- _Source records_
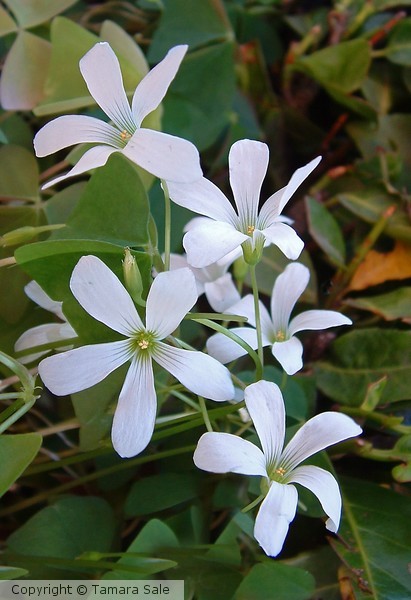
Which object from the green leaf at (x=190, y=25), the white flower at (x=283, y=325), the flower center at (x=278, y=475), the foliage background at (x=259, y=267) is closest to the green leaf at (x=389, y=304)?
the foliage background at (x=259, y=267)

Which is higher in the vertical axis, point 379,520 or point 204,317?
point 204,317

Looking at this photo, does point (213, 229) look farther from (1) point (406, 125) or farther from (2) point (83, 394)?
(1) point (406, 125)

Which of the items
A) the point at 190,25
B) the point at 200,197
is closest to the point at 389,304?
the point at 200,197

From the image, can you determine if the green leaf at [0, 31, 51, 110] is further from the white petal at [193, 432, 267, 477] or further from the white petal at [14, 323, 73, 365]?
the white petal at [193, 432, 267, 477]

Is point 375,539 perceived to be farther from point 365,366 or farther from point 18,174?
point 18,174

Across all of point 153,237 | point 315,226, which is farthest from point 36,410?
point 315,226

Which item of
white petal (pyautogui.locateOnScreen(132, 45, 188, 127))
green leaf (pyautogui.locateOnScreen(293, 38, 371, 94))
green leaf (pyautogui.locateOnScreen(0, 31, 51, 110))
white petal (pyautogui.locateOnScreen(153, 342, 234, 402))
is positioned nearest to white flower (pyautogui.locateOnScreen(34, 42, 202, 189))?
white petal (pyautogui.locateOnScreen(132, 45, 188, 127))

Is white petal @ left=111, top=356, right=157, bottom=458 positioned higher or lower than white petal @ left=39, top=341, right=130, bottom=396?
lower
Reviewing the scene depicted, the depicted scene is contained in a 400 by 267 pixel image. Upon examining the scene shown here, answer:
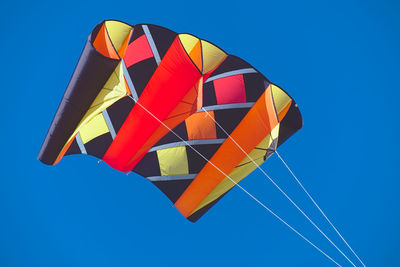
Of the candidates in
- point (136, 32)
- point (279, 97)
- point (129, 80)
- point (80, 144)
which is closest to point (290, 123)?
point (279, 97)

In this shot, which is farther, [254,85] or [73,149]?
[73,149]

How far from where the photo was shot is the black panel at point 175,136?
4953mm

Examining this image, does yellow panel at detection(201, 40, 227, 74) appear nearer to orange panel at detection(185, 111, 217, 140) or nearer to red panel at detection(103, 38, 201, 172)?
red panel at detection(103, 38, 201, 172)

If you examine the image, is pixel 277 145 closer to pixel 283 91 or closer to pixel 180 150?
pixel 283 91

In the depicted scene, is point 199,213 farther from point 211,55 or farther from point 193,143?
point 211,55

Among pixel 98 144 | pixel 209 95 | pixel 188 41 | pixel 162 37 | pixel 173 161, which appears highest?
pixel 188 41

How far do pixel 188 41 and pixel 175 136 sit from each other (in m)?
1.43

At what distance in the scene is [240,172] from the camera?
504 cm

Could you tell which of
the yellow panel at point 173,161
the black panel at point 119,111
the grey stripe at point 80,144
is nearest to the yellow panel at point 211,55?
the black panel at point 119,111

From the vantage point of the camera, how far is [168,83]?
4449 millimetres

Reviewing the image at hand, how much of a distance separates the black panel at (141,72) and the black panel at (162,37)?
0.58 feet

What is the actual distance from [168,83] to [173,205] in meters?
1.72

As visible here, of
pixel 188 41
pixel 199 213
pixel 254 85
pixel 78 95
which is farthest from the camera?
pixel 199 213

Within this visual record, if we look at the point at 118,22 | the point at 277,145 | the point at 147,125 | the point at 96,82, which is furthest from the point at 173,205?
the point at 118,22
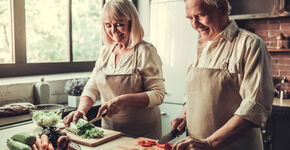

- _What the exercise asks_
Update the rows above by replacing each "green leaf" with "green frond" and leave everything else unchanged. Leave the pictures out of your answer.

- _Response to this task_
Which object from the green frond at (x=190, y=25), the white flower at (x=283, y=325), the flower center at (x=278, y=475), the foliage background at (x=259, y=267) is closest to the green frond at (x=389, y=304)?
the foliage background at (x=259, y=267)

Which is higher in the vertical axis, point 379,520 or point 204,317?
point 204,317

Looking at this photo, does point (213, 229) look farther from (1) point (406, 125) or farther from (2) point (83, 394)?
(1) point (406, 125)

Which of the items
A) the point at 190,25
B) the point at 200,197
is closest to the point at 389,304?
the point at 200,197

From the image, can you determine if the green frond at [0, 31, 51, 110] is further from the white petal at [193, 432, 267, 477] or further from the white petal at [14, 323, 73, 365]?
the white petal at [193, 432, 267, 477]

Is point 375,539 perceived to be farther from point 365,366 or farther from point 18,174?
point 18,174

Across all of point 153,237 | point 315,226, which is farthest from point 36,410?
point 315,226

Which item of
white petal (pyautogui.locateOnScreen(132, 45, 188, 127))
green frond (pyautogui.locateOnScreen(293, 38, 371, 94))
green frond (pyautogui.locateOnScreen(0, 31, 51, 110))
white petal (pyautogui.locateOnScreen(153, 342, 234, 402))
is positioned nearest to white flower (pyautogui.locateOnScreen(34, 42, 202, 189))?
white petal (pyautogui.locateOnScreen(132, 45, 188, 127))

Is white petal @ left=111, top=356, right=157, bottom=458 positioned higher or lower than white petal @ left=39, top=341, right=130, bottom=396?
lower
Reviewing the scene depicted, the depicted scene is contained in a 400 by 267 pixel image. Upon examining the scene shown here, answer:
Of the candidates in
- point (136, 32)
- point (279, 97)
- point (129, 80)
- point (80, 144)
which is closest to point (290, 123)?
point (279, 97)

In this shot, which is farther, [254,85] or [73,149]?
[73,149]

How far from where the photo was shot is the black panel at point 175,136?
4953mm

Examining this image, does yellow panel at detection(201, 40, 227, 74) appear nearer to orange panel at detection(185, 111, 217, 140) or nearer to red panel at detection(103, 38, 201, 172)?
red panel at detection(103, 38, 201, 172)

If you examine the image, is pixel 277 145 closer to pixel 283 91 or closer to pixel 180 150?
pixel 283 91

In the depicted scene, is point 199,213 farther from point 211,55 or farther from point 193,143?
point 211,55

Among pixel 98 144 | pixel 209 95 | pixel 188 41 | pixel 162 37 | pixel 173 161, which appears highest?
pixel 188 41

How far do pixel 188 41 and pixel 175 136 sit from each other (in m)?
1.43

At what distance in the scene is [240,172] from the camera?
504 cm

Could you tell which of
the yellow panel at point 173,161
the black panel at point 119,111
the grey stripe at point 80,144
is nearest to the yellow panel at point 211,55?
the black panel at point 119,111

From the vantage point of the camera, how far is [168,83]?
4449 millimetres

Reviewing the image at hand, how much of a distance separates the black panel at (141,72) and the black panel at (162,37)?
0.58 feet

What is the actual distance from [168,83] to [173,205] in meters?
1.72

As visible here, of
pixel 188 41
pixel 199 213
pixel 254 85
pixel 78 95
which is farthest from the camera?
pixel 199 213

Within this visual record, if we look at the point at 118,22 | the point at 277,145 | the point at 147,125 | the point at 96,82, which is furthest from the point at 173,205?
the point at 118,22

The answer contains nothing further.